In the Spence Center's acupuncture medicine room, Brand lay on her left side as Dr. Zhang inserted a dozen slim, sterile needles into her feet, thighs, buttocks, and back. "It was like getting a vaccination," Brand says. "The needles smarted, but only for a second." And any momentary pain was far outweighed by the results: She felt less pain the morning after her first treatment.

Brand received acupuncture treatments twice a week for a month. Her pain subsided, and she cut back on her medication. After the sciatica seemed gone for good, she continued getting treatments once a week for a few months to preclude a recurrence. After that, she went in for an acupuncture "tune-up" once every few months. Today, she sees Dr. Zhang only on those rare occasions when twinges of pain resurface.

What first attracted Brand to the Spence town was its convenient location and its inclusion on her Hmo's list of popular ,favorite providers. But until her referral to Dr. Zhang, she had no idea that the clinic offered alternative therapies-acupuncture, chiropractic, nourishment counseling, massage therapy, and Chinese herbal medicine-in increasing to a broad range of mainstream therapies.

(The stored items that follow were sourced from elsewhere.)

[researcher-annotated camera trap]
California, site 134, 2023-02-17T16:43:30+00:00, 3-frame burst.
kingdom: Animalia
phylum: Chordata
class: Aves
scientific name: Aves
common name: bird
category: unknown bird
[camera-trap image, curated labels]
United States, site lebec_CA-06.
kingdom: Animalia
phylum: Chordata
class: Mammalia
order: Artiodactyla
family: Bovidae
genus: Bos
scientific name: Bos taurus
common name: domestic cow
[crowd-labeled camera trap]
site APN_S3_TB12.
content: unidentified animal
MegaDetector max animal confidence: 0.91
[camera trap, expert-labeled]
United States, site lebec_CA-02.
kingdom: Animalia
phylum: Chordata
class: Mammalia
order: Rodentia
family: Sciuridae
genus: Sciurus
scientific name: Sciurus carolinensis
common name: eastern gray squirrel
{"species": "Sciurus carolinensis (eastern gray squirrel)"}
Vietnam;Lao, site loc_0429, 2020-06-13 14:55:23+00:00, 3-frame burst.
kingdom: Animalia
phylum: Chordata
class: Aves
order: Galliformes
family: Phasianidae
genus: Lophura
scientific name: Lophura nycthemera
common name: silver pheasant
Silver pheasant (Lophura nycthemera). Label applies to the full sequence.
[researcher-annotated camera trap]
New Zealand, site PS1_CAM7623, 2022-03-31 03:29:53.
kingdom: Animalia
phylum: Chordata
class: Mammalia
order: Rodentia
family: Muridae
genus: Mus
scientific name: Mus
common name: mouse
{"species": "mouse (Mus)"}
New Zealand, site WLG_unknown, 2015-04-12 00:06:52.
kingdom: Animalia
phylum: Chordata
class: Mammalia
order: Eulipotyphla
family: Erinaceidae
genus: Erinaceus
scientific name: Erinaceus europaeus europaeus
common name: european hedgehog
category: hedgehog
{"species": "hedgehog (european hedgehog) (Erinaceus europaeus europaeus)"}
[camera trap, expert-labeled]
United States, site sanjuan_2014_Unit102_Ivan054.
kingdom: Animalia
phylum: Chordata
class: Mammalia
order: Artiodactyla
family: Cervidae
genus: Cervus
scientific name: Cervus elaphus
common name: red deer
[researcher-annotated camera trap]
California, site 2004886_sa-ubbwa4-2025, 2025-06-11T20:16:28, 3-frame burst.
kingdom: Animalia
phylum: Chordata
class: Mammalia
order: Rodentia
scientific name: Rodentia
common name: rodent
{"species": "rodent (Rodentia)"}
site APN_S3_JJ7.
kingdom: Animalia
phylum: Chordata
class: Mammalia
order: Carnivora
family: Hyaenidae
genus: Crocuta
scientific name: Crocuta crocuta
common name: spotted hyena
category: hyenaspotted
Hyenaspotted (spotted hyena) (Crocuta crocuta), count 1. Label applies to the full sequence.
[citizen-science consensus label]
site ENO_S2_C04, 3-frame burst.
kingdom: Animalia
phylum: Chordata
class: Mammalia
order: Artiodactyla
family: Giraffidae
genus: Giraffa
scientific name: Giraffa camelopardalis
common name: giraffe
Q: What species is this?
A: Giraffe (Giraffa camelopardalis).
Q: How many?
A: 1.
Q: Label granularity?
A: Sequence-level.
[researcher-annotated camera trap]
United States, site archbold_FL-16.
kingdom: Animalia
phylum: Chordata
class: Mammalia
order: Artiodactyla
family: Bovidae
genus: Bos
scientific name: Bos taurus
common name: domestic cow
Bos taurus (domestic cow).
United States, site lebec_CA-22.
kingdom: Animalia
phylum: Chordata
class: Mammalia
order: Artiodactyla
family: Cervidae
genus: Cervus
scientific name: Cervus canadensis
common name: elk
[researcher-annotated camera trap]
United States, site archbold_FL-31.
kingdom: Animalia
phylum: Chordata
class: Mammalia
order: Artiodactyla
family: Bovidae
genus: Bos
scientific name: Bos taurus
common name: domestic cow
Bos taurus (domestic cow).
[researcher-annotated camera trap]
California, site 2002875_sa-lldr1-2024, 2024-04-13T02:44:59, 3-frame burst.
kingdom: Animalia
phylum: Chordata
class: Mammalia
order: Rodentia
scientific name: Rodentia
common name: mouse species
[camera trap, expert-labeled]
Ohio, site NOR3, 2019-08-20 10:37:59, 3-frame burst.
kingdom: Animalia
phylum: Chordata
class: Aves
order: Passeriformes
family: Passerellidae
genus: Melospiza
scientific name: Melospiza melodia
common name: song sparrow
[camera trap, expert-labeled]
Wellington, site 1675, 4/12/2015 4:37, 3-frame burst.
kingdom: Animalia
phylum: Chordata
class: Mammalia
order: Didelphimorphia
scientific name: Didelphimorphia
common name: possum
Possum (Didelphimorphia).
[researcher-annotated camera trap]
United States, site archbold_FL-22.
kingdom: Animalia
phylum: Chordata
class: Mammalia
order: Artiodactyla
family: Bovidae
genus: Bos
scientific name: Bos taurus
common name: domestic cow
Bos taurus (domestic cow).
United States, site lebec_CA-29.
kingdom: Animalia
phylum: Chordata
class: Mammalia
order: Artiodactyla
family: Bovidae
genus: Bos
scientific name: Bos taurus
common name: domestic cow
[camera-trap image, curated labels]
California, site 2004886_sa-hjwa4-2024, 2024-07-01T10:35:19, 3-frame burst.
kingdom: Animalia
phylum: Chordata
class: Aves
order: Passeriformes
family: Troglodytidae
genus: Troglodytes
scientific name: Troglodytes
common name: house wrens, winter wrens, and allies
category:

Now Brand is sold on acupuncture for sciatic pain-and on the Spence Center's blending of mainstream and alternative medicine. "All of the practitioners work intimately together. They talk to each other all the time. That means better-coordinated care," she says. "And all of my records are right there. All things is under one roof. I think everyone should have passage to this kind of medical care."

Spence town founder Rilla Spence would likely agree. The previous president and chief administrative officer of Emerson Hospital in Concord, Massachusetts, Spence says she opened her clinic because she believes that the best medical care comes from blending mainstream medicine and alternative therapies.